A representante sindical também ressalta a importância de realizar testes de saliva semanais para detectar o vírus. "Sabemos que as crianças são menos sintomáticas do que os adultos e o vírus pode passar despercebido dentro da escola", diz. A sindicalista ambém defende que o retorno ao estabelecimento esteja condicionado a um teste negativo. "Percebemos que, no nível 2 do protocolo, temos que ser rigorosos em determinados momentos. Esse é o caso dentro da classe, onde tudo será feito para que as crianças não sejam contaminadas, mas, no refeitório, haverá certamente um relaxamento das regras", acredita.
Pais criam associação
Para pressionar o governo francês a adotar um protocolo mais rígido nas escolas, um grupo de pais, professores e funcionários dos estabelecimentos criou na França a associação École et Familles Oubliées (Escolas e Famílias esquecidas). O objetivo é obter apoio junto pedir ao Conselho de Estado francês que proponha medidas de proteção mais severas contra a contaminação do vírus nas escolas. A ideia é prevenir a transmissão aérea propagação pelo ar e adaptar o protocolo à taxa de transmissão local.
No site do coletivo e nas redes sociais, pais relatam suas experiências, muitas vezes dramáticas. Uma mãe, por exemplo, escreveu uma carta para a associação para contar que, em 2020, seu filho de oito anos ficou mais de um mês doente, com sintomas que o impediam de dormir ou levar uma vida normal: dor de cabeça, febre, cansaço e dores de barriga. A mãe, a irmã e o pai, que foi hospitalizado, obtiveram um teste positivo, mas o PCR do garoto deu negativo. Os médicos, entretanto, tinham certeza que seu sintoma eram resultado de uma Covid longa.
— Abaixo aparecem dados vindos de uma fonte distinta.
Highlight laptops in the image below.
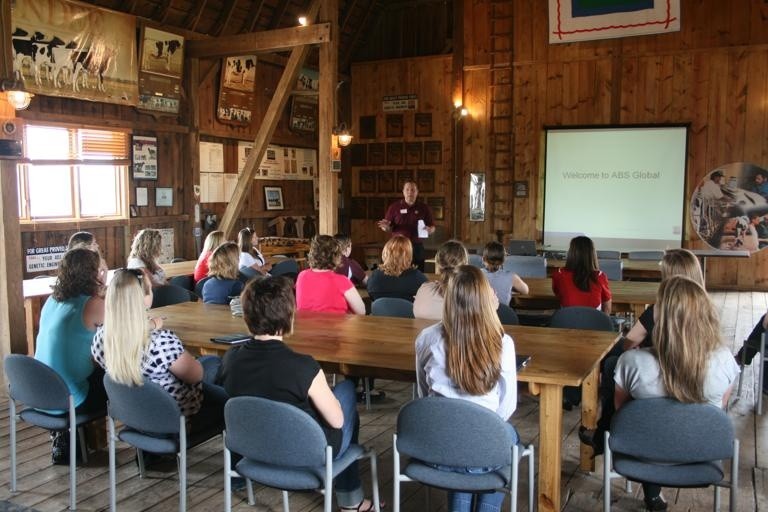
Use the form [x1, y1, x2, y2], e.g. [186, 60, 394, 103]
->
[510, 240, 537, 256]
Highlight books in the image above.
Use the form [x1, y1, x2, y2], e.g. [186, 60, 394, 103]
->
[211, 333, 252, 344]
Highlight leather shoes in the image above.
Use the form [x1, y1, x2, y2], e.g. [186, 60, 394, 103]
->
[356, 388, 385, 402]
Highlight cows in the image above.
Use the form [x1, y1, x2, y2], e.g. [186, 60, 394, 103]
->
[142, 37, 182, 73]
[9, 25, 119, 94]
[227, 57, 259, 90]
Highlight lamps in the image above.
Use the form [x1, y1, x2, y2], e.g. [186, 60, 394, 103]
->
[332, 121, 354, 148]
[1, 70, 35, 113]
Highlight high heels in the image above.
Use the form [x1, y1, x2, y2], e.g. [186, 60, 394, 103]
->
[579, 425, 603, 459]
[644, 495, 667, 512]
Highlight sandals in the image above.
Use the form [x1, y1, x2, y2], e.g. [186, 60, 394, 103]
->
[340, 498, 386, 512]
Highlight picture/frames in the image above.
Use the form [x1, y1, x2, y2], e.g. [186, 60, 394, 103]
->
[215, 52, 261, 130]
[263, 185, 285, 212]
[134, 18, 189, 122]
[135, 187, 148, 208]
[288, 66, 318, 134]
[349, 111, 446, 222]
[155, 186, 174, 209]
[547, 0, 681, 46]
[468, 171, 485, 223]
[130, 134, 159, 182]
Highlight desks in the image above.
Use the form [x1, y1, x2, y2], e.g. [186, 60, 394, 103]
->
[22, 243, 310, 358]
[692, 250, 751, 279]
[147, 299, 623, 511]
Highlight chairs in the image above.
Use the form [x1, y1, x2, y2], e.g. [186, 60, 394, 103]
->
[225, 389, 382, 511]
[5, 352, 93, 509]
[102, 371, 236, 510]
[737, 329, 768, 416]
[150, 249, 665, 414]
[597, 390, 739, 510]
[391, 395, 537, 511]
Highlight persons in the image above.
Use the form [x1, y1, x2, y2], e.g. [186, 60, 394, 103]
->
[213, 276, 384, 511]
[734, 312, 767, 395]
[127, 228, 171, 286]
[692, 170, 768, 253]
[552, 236, 612, 317]
[91, 269, 252, 489]
[378, 179, 436, 274]
[194, 227, 272, 305]
[414, 264, 517, 511]
[34, 232, 105, 417]
[365, 234, 529, 320]
[296, 232, 386, 399]
[577, 245, 740, 510]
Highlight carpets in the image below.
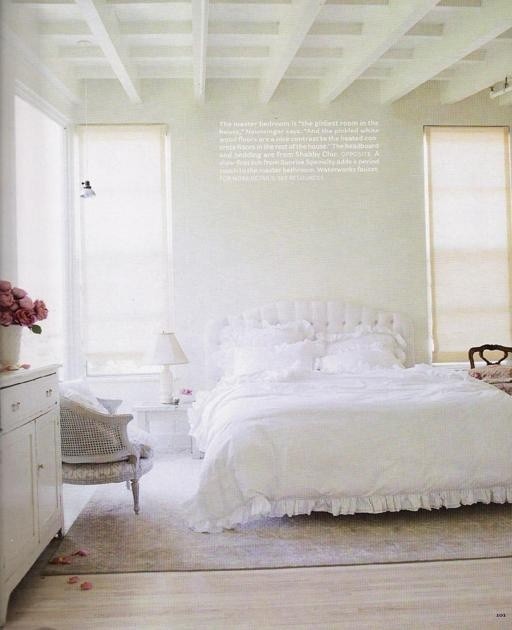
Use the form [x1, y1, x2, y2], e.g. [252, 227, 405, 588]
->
[42, 458, 512, 575]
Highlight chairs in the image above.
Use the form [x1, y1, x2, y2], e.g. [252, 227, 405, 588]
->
[59, 379, 156, 515]
[468, 344, 512, 369]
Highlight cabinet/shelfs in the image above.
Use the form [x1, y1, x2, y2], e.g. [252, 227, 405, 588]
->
[0, 364, 64, 626]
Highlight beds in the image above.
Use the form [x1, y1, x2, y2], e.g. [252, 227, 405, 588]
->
[190, 301, 512, 533]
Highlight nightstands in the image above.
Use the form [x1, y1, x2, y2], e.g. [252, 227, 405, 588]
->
[132, 404, 190, 454]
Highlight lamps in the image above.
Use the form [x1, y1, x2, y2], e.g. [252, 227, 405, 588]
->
[141, 332, 189, 403]
[80, 181, 96, 198]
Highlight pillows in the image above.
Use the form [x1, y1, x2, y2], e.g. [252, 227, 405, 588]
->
[64, 379, 111, 415]
[210, 319, 407, 371]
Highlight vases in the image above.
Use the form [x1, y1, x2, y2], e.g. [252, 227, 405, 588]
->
[1, 325, 23, 371]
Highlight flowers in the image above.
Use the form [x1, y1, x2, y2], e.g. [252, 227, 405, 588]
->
[0, 280, 49, 334]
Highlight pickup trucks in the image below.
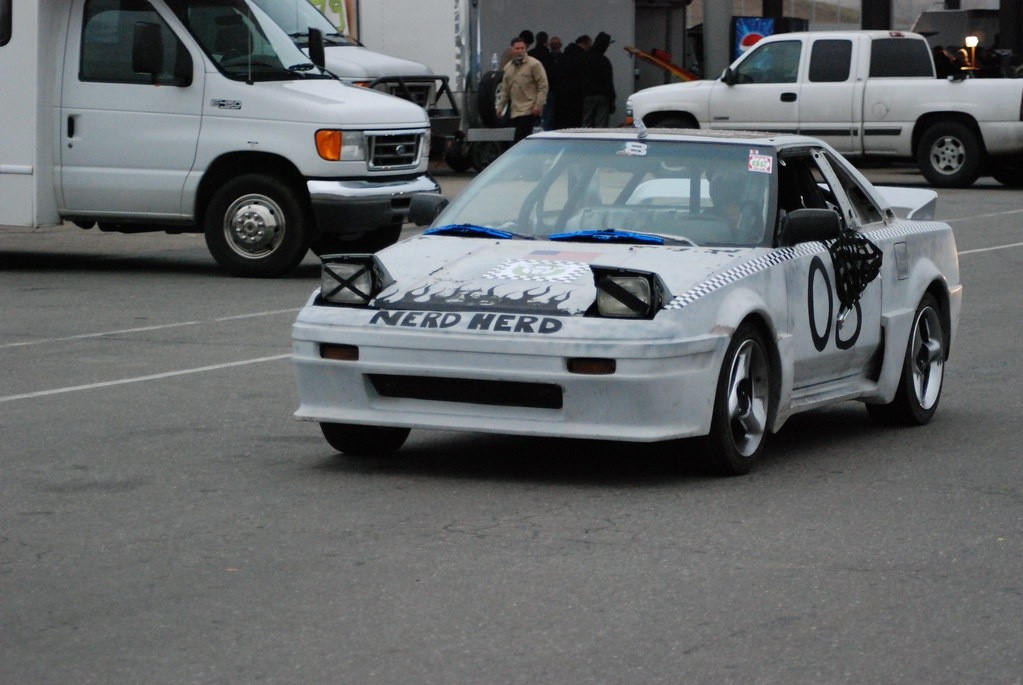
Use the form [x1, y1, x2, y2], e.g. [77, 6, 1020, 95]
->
[625, 29, 1022, 192]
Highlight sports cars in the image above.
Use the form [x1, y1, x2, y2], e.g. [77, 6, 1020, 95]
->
[292, 130, 967, 472]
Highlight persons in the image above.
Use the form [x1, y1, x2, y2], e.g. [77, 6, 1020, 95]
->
[933, 46, 954, 78]
[577, 32, 616, 128]
[499, 30, 534, 72]
[949, 49, 974, 78]
[528, 32, 549, 62]
[696, 165, 755, 243]
[564, 35, 592, 63]
[497, 38, 549, 145]
[542, 37, 576, 130]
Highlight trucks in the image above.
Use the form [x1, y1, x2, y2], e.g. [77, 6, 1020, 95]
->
[0, 0, 440, 273]
[260, 0, 463, 168]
Outros testemunhos, publicados no Twitter, geram revolta entre os pais. Como o da jovem Alicia, de 17 anos, que pegou a doença em janeiro de 2021, quando a vacina ainda não estava disponível. Ela conta que testou positivo em uma campanha na escola, antes de apresentar sintomas. Uma semana depois, sentiu cansaço e problemas de concentração, o que afetou sua escolaridade. Situações que, infelizmente, podem se tornar cada vez mais frequente com a expansão da Delta entre menores não-vacinados.